### Problem
Output the lines below exactly as they appear.

[Records from a dataset]
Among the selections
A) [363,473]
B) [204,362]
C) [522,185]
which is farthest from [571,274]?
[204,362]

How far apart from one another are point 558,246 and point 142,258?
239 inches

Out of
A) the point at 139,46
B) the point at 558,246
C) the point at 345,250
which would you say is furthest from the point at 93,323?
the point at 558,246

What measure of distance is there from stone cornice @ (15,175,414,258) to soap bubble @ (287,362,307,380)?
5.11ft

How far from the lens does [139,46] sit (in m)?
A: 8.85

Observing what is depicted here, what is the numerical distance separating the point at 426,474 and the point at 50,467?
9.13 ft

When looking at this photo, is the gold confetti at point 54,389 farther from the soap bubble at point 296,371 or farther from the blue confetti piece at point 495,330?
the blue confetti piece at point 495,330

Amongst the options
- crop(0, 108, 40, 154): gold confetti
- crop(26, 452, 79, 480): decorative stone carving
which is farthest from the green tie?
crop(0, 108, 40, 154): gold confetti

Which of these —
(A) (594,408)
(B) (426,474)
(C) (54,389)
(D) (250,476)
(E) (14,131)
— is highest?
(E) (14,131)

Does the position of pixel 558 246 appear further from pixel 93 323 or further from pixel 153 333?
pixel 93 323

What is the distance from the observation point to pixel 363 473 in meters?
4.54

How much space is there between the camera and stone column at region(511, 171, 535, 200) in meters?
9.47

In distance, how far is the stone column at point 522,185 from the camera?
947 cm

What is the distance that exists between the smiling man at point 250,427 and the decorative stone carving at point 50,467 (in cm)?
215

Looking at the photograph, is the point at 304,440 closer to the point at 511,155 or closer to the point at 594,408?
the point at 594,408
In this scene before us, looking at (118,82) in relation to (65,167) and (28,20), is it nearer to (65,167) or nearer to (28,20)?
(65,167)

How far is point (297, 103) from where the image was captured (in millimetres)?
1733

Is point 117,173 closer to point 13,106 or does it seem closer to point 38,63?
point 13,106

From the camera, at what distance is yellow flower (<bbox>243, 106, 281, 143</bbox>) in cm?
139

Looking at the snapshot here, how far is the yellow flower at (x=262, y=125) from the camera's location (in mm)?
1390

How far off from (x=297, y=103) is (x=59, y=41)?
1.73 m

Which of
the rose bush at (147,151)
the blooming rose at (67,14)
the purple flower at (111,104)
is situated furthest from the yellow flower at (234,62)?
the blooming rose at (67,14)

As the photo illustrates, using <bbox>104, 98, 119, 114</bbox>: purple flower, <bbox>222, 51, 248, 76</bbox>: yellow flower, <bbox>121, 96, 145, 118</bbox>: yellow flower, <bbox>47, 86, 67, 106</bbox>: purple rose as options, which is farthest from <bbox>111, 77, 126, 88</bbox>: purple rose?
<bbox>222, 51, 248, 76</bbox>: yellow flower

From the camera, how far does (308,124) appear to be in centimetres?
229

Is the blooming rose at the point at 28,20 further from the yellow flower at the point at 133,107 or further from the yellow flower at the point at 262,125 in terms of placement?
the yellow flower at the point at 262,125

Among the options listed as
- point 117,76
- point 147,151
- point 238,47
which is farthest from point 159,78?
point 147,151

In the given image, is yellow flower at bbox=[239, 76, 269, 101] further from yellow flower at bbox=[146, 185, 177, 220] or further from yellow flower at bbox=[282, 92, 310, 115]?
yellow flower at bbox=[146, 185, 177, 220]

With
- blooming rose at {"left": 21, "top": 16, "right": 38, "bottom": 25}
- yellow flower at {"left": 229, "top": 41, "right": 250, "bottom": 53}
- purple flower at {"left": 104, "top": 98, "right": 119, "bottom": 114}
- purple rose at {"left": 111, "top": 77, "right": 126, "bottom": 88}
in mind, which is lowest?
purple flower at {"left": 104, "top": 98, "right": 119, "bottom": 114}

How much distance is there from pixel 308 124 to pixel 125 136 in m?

### Worked solution
Among the selections
A) [363,473]
B) [204,362]
C) [522,185]
which is farthest from [571,274]?
[204,362]

How far apart from one another are point 558,246 and point 142,258?
239 inches

Out of
A) the point at 139,46
B) the point at 558,246
C) the point at 345,250
which would you say is furthest from the point at 93,323?
the point at 558,246

What measure of distance is there from stone cornice @ (15,175,414,258) to soap bubble @ (287,362,307,380)?
5.11ft

How far from the lens does [139,46] sit (in m)?
A: 8.85

Observing what is depicted here, what is the numerical distance separating the point at 426,474 and the point at 50,467?
9.13 ft

When looking at this photo, is the gold confetti at point 54,389 farther from the soap bubble at point 296,371 or farther from the blue confetti piece at point 495,330?
the blue confetti piece at point 495,330

Amongst the options
- crop(0, 108, 40, 154): gold confetti
- crop(26, 452, 79, 480): decorative stone carving
which is farthest from the green tie?
crop(0, 108, 40, 154): gold confetti

Which of these —
(A) (594,408)
(B) (426,474)
(C) (54,389)
(D) (250,476)
(E) (14,131)
— is highest?
(E) (14,131)

Does the position of pixel 558 246 appear further from pixel 93 323 or further from pixel 153 333?
pixel 93 323

What is the distance from the observation point to pixel 363 473 in meters?
4.54

How much space is there between the camera and stone column at region(511, 171, 535, 200) in meters?
9.47

In distance, how far is the stone column at point 522,185 from the camera?
947 cm

What is the distance that exists between the smiling man at point 250,427 and the decorative stone carving at point 50,467 (in cm)?
215

Looking at the photograph, is the point at 304,440 closer to the point at 511,155 or closer to the point at 594,408?
the point at 594,408
In this scene before us, looking at (118,82) in relation to (65,167) and (28,20), is it nearer to (65,167) or nearer to (28,20)?
(65,167)

How far is point (297, 103) from where the image was captured (in millimetres)?
1733

Is point 117,173 closer to point 13,106 or does it seem closer to point 38,63?
point 13,106

From the camera, at what distance is yellow flower (<bbox>243, 106, 281, 143</bbox>) in cm?
139

Looking at the snapshot here, how far is the yellow flower at (x=262, y=125) from the camera's location (in mm)?
1390

How far off from (x=297, y=103) is (x=59, y=41)?
1.73 m

Which of
the rose bush at (147,151)
the blooming rose at (67,14)
the purple flower at (111,104)
is situated furthest from the yellow flower at (234,62)?
the blooming rose at (67,14)

As the photo illustrates, using <bbox>104, 98, 119, 114</bbox>: purple flower, <bbox>222, 51, 248, 76</bbox>: yellow flower, <bbox>121, 96, 145, 118</bbox>: yellow flower, <bbox>47, 86, 67, 106</bbox>: purple rose as options, which is farthest from <bbox>111, 77, 126, 88</bbox>: purple rose?
<bbox>222, 51, 248, 76</bbox>: yellow flower

From the camera, how far does (308,124) appear to be in centimetres?
229

Is the blooming rose at the point at 28,20 further from the yellow flower at the point at 133,107 or further from the yellow flower at the point at 262,125 in terms of placement?
the yellow flower at the point at 262,125

Among the options listed as
- point 117,76
- point 147,151
- point 238,47
which is farthest from point 159,78?
point 147,151

In the given image, is yellow flower at bbox=[239, 76, 269, 101] further from yellow flower at bbox=[146, 185, 177, 220] or further from yellow flower at bbox=[282, 92, 310, 115]?
yellow flower at bbox=[146, 185, 177, 220]

With
- blooming rose at {"left": 21, "top": 16, "right": 38, "bottom": 25}
- yellow flower at {"left": 229, "top": 41, "right": 250, "bottom": 53}
- purple flower at {"left": 104, "top": 98, "right": 119, "bottom": 114}
- purple rose at {"left": 111, "top": 77, "right": 126, "bottom": 88}
in mind, which is lowest?
purple flower at {"left": 104, "top": 98, "right": 119, "bottom": 114}

How much distance is there from pixel 308 124 to pixel 125 136 in m?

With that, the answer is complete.